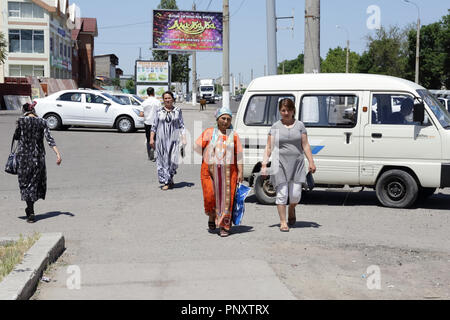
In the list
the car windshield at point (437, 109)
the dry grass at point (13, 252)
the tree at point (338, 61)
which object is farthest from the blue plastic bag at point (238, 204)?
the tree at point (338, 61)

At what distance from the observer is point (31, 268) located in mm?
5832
...
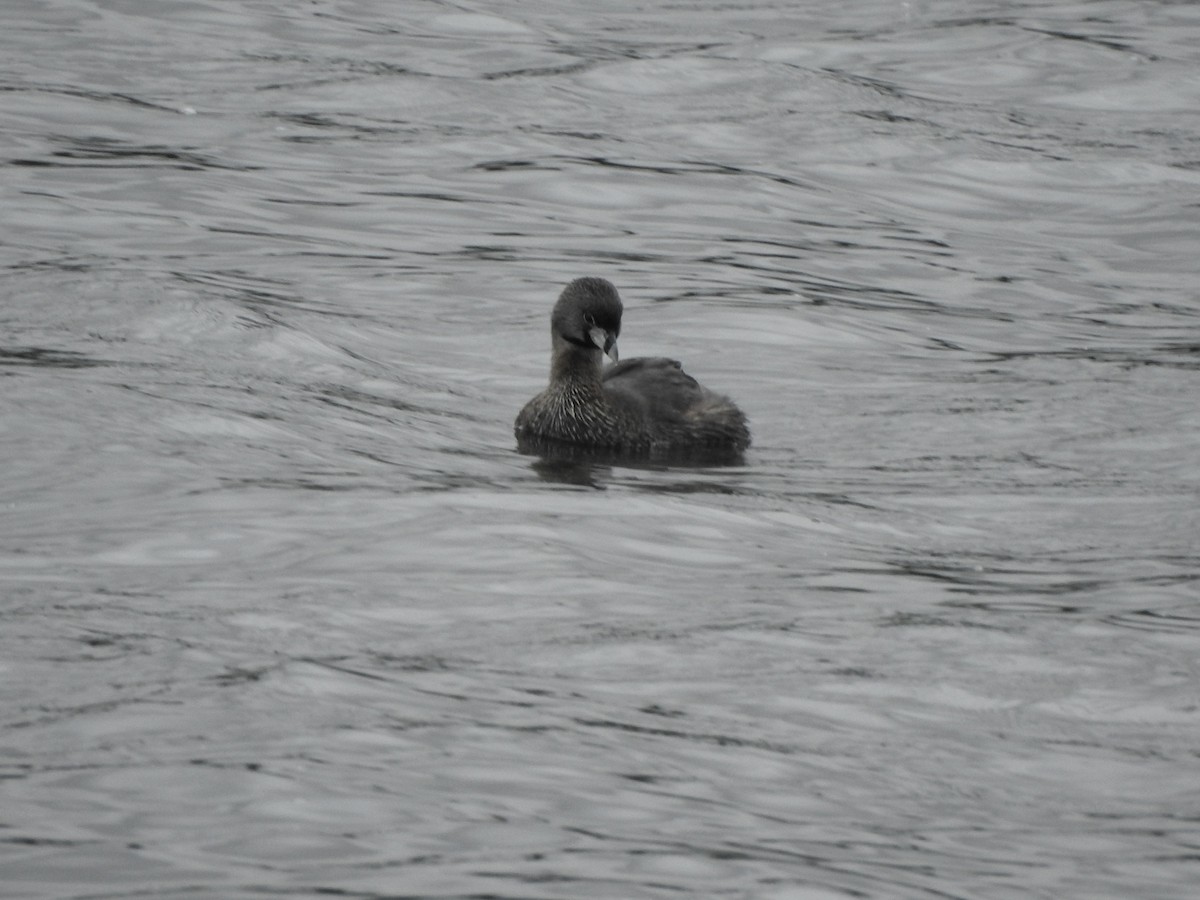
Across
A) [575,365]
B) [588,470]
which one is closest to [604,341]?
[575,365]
---
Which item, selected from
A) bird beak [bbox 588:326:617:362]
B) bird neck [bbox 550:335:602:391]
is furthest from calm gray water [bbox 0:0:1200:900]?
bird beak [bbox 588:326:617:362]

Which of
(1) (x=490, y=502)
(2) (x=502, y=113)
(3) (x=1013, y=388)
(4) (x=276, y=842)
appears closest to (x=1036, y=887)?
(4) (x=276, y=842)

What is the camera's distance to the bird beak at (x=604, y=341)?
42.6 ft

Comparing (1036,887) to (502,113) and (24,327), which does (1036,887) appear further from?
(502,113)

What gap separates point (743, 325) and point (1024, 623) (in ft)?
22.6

■ Problem to work on
Pull out every line of the records above that contains the word "from". Case counts.

■ Task response
which object is farthest from the blue plastic bag at point (238, 204)?
At what distance from the observer is point (31, 268) located in mm?
Which item, selected from
is furthest from calm gray water [bbox 0:0:1200:900]?
Comparing (1036,887) to (502,113) and (24,327), which does (1036,887) appear further from?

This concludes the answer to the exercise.